5) At transaction time, the cryptogram is created:
   a)  Tokenized LUK + terminal UN (POS data) used to create final cryptogram returned to the POS for processing

Have a look at how the Apple Pay system works during payment time:


And obviously, the mirror transactional sequence for the Android environment:

You will notice that the net result from the reader perspective is identical in both cases; "Tokenized Data" as described above.  The Android app and cloud based secure element, however, must work together throughout the life of the app on the phone to produce this result.


What tokens solve!:

Legacy Processing:  The main thing, in my eyes, that tokenization solves is the backend processing changes.  The HCE side of the equation requires, for some card networks, new Cryptogram calculation specifications to be processed because the cryptogram calculation process is forced to be changed.  i.e. intro to CVN 43!

Believe it or not, this is probably the biggest driver for tokenization because it is faster to build the tokenization engine and allow it to validate and convert the new cryptogram to an older version than it is to go into the old old old old (say it one more time...old) processing houses that are running Commodor 64, pascal, and big tape drives and get them to update the cryptographic algorithms on the HSM.  So, both VISA and mastercard can just as easy validate the CVN 43 CBP cryptogram just before the service de-tokenizes it.

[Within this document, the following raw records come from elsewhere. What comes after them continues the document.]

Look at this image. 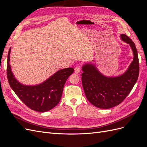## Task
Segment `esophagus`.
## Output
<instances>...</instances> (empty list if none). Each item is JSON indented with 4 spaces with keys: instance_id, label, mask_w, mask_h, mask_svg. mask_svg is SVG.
Instances as JSON below:
<instances>
[{
    "instance_id": "34e87169",
    "label": "esophagus",
    "mask_w": 147,
    "mask_h": 147,
    "mask_svg": "<svg viewBox=\"0 0 147 147\" xmlns=\"http://www.w3.org/2000/svg\"><path fill=\"white\" fill-rule=\"evenodd\" d=\"M80 72V69L78 67H76L75 68V74H79Z\"/></svg>"
}]
</instances>
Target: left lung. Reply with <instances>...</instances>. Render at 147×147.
Here are the masks:
<instances>
[{"label": "left lung", "mask_w": 147, "mask_h": 147, "mask_svg": "<svg viewBox=\"0 0 147 147\" xmlns=\"http://www.w3.org/2000/svg\"><path fill=\"white\" fill-rule=\"evenodd\" d=\"M120 38L130 45L134 55L125 72L118 76L107 77L94 64L86 63L82 66V82L84 94L91 104L99 109H108L119 105L129 94L139 77V57L135 44L125 34L120 35Z\"/></svg>", "instance_id": "8db88e82"}]
</instances>
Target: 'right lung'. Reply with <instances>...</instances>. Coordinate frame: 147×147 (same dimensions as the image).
Here are the masks:
<instances>
[{
	"label": "right lung",
	"instance_id": "1",
	"mask_svg": "<svg viewBox=\"0 0 147 147\" xmlns=\"http://www.w3.org/2000/svg\"><path fill=\"white\" fill-rule=\"evenodd\" d=\"M11 48L8 53L7 78L11 89L25 105L33 110L45 112L53 109L59 102L64 84L73 68L57 70L43 82L36 85H26L18 81L13 75L10 64Z\"/></svg>",
	"mask_w": 147,
	"mask_h": 147
}]
</instances>
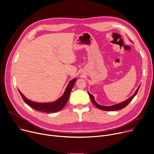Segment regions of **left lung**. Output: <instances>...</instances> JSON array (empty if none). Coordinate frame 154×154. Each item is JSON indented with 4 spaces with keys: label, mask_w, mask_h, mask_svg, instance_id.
<instances>
[{
    "label": "left lung",
    "mask_w": 154,
    "mask_h": 154,
    "mask_svg": "<svg viewBox=\"0 0 154 154\" xmlns=\"http://www.w3.org/2000/svg\"><path fill=\"white\" fill-rule=\"evenodd\" d=\"M140 86L138 87V88L137 89V90L135 91V94L131 97H130L129 98H128V100H126V101L122 102V103H120L119 104H116L115 105H113V106H101V105H100L98 104L95 101V99H94V96L91 95L89 92L88 91V95L90 97V99H91V101L92 102V103H93L98 109H100L101 110H106V111H115V110H121V109H122L123 108H125L126 106H127L129 103L132 100V99L135 97V96L137 95V92L140 88Z\"/></svg>",
    "instance_id": "obj_1"
}]
</instances>
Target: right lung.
I'll use <instances>...</instances> for the list:
<instances>
[{"mask_svg": "<svg viewBox=\"0 0 154 154\" xmlns=\"http://www.w3.org/2000/svg\"><path fill=\"white\" fill-rule=\"evenodd\" d=\"M76 81V78H74L72 81H70L64 91L63 95L60 97L57 100L55 101L53 103H40L34 102L31 100H28L22 93L20 90H19V93L24 101V102L28 104L29 107L38 110L39 112H44L47 113H54L58 111H60L62 109L65 105L66 104L72 89Z\"/></svg>", "mask_w": 154, "mask_h": 154, "instance_id": "obj_1", "label": "right lung"}]
</instances>
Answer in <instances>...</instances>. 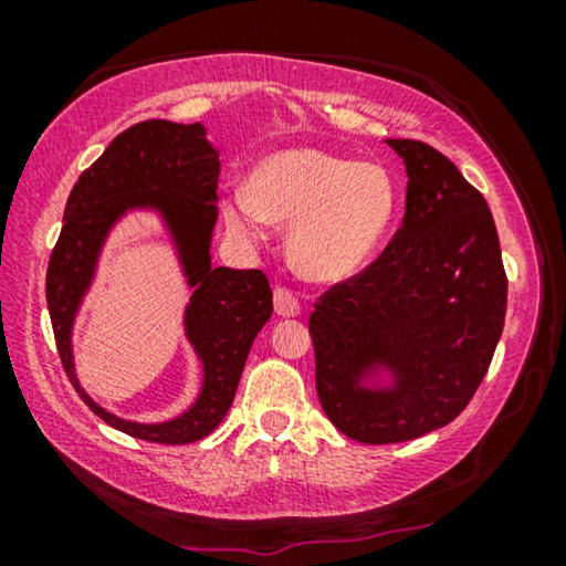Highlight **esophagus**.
Returning a JSON list of instances; mask_svg holds the SVG:
<instances>
[{"mask_svg": "<svg viewBox=\"0 0 566 566\" xmlns=\"http://www.w3.org/2000/svg\"><path fill=\"white\" fill-rule=\"evenodd\" d=\"M273 306H275V314L283 316V319H291V316L301 314L298 298L293 296L289 289H275L273 291Z\"/></svg>", "mask_w": 566, "mask_h": 566, "instance_id": "esophagus-1", "label": "esophagus"}]
</instances>
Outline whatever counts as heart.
I'll return each instance as SVG.
<instances>
[{
    "mask_svg": "<svg viewBox=\"0 0 566 566\" xmlns=\"http://www.w3.org/2000/svg\"><path fill=\"white\" fill-rule=\"evenodd\" d=\"M399 185L378 161H355L322 149L270 154L247 188L221 203L229 231L247 244L270 227H291L289 262L304 281L343 283L358 275L389 231Z\"/></svg>",
    "mask_w": 566,
    "mask_h": 566,
    "instance_id": "heart-1",
    "label": "heart"
}]
</instances>
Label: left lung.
<instances>
[{
	"label": "left lung",
	"mask_w": 566,
	"mask_h": 566,
	"mask_svg": "<svg viewBox=\"0 0 566 566\" xmlns=\"http://www.w3.org/2000/svg\"><path fill=\"white\" fill-rule=\"evenodd\" d=\"M386 144L407 169L405 221L374 265L324 293L308 316L324 415L368 446L453 422L490 368L507 306L482 192L430 144Z\"/></svg>",
	"instance_id": "left-lung-1"
}]
</instances>
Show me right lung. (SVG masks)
<instances>
[{
  "mask_svg": "<svg viewBox=\"0 0 566 566\" xmlns=\"http://www.w3.org/2000/svg\"><path fill=\"white\" fill-rule=\"evenodd\" d=\"M219 172V149L208 142L203 123L144 120L113 138L66 200L64 229L45 275L53 335L84 405L130 438L182 446L219 428L254 337L273 314L265 273L211 265ZM128 212H149L160 221L191 291L184 334L201 363V386L180 416L161 423L126 421L97 406L78 384L73 363L75 316L96 276L106 237Z\"/></svg>",
  "mask_w": 566,
  "mask_h": 566,
  "instance_id": "1",
  "label": "right lung"
}]
</instances>
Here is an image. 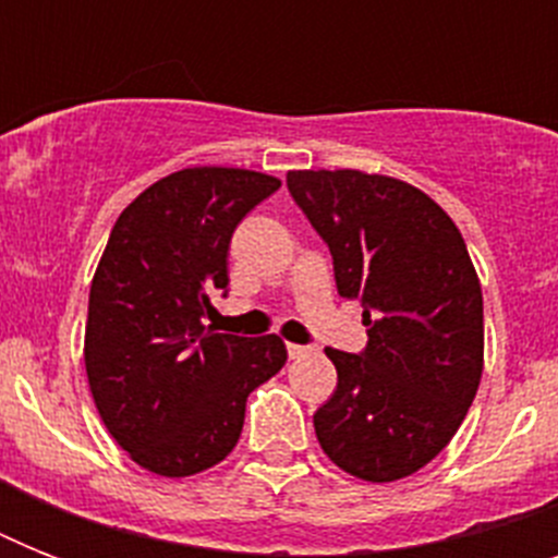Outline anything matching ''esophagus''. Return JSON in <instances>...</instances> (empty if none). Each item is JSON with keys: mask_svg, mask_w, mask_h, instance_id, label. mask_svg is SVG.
Wrapping results in <instances>:
<instances>
[{"mask_svg": "<svg viewBox=\"0 0 558 558\" xmlns=\"http://www.w3.org/2000/svg\"><path fill=\"white\" fill-rule=\"evenodd\" d=\"M287 353L289 359H306L313 356L315 348H306V344H287Z\"/></svg>", "mask_w": 558, "mask_h": 558, "instance_id": "obj_1", "label": "esophagus"}]
</instances>
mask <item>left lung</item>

Firewalling Transactions:  When a token is created, it is implied that the tokenization engine will always have to de-tokenize prior to processing the transaction,  with that, obviously coves verification of the token.  This is a perfect opportunity to build in transaction processing rules for that token such as:
1)  Card present only transactions (this token must ALWAYS contain a cryptogram with it)
2)  Use this token at ONLY these particular merchant IDs
3)  This token is ONLY valid for transactions within a 90 day period!

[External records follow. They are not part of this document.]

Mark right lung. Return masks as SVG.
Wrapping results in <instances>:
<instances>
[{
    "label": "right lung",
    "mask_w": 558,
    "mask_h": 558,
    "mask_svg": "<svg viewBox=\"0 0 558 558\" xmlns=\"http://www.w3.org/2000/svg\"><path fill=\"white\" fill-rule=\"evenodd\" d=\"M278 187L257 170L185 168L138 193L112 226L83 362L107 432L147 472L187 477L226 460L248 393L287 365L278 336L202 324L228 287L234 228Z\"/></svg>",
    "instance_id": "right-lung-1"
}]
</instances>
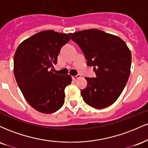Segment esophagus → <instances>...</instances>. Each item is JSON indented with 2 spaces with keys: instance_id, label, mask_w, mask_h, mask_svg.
<instances>
[{
  "instance_id": "34e87169",
  "label": "esophagus",
  "mask_w": 148,
  "mask_h": 148,
  "mask_svg": "<svg viewBox=\"0 0 148 148\" xmlns=\"http://www.w3.org/2000/svg\"><path fill=\"white\" fill-rule=\"evenodd\" d=\"M79 78H81V75L80 74H78V75L76 76H72V79L74 80V81H76L78 79H79Z\"/></svg>"
}]
</instances>
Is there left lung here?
<instances>
[{
    "label": "left lung",
    "instance_id": "1",
    "mask_svg": "<svg viewBox=\"0 0 148 148\" xmlns=\"http://www.w3.org/2000/svg\"><path fill=\"white\" fill-rule=\"evenodd\" d=\"M69 35L96 74V78H86L87 88L81 90L84 101L97 109L111 106L121 95L130 75V49L119 37L98 29Z\"/></svg>",
    "mask_w": 148,
    "mask_h": 148
}]
</instances>
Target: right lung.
I'll list each match as a JSON object with an SVG mask.
<instances>
[{
	"instance_id": "1",
	"label": "right lung",
	"mask_w": 148,
	"mask_h": 148,
	"mask_svg": "<svg viewBox=\"0 0 148 148\" xmlns=\"http://www.w3.org/2000/svg\"><path fill=\"white\" fill-rule=\"evenodd\" d=\"M69 40L67 34L43 30L22 42L15 52L16 83L28 103L42 113L60 109L64 101V88L72 83L70 75L56 74L52 69L61 47Z\"/></svg>"
}]
</instances>
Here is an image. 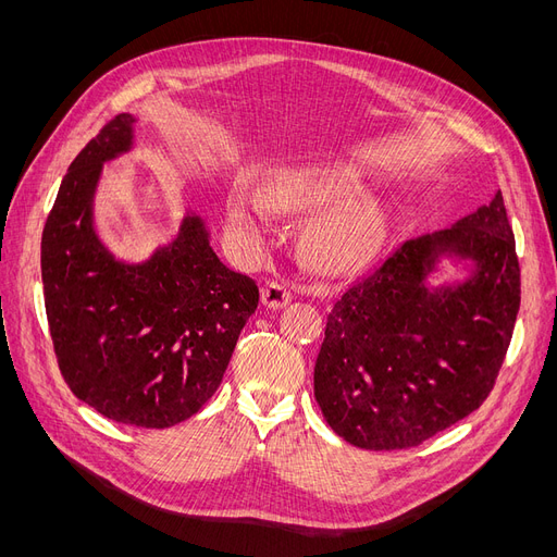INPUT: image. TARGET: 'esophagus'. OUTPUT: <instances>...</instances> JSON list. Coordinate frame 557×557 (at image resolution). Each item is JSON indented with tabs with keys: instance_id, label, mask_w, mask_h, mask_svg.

Translating to Card On File:  Major wins for Apple, Google, Amazon, and anyone else who has scores of cards on file buried in their datacenter.  Not only does tokenization allow you to translate to an existing bank account.  As displayed by Apple, it also allows you to translate a token to an account that may then represent one of many Cards On File for a particular google, amazon, or apple account.  Potentially this allows lower than Card Not Present rates for internet based transactions.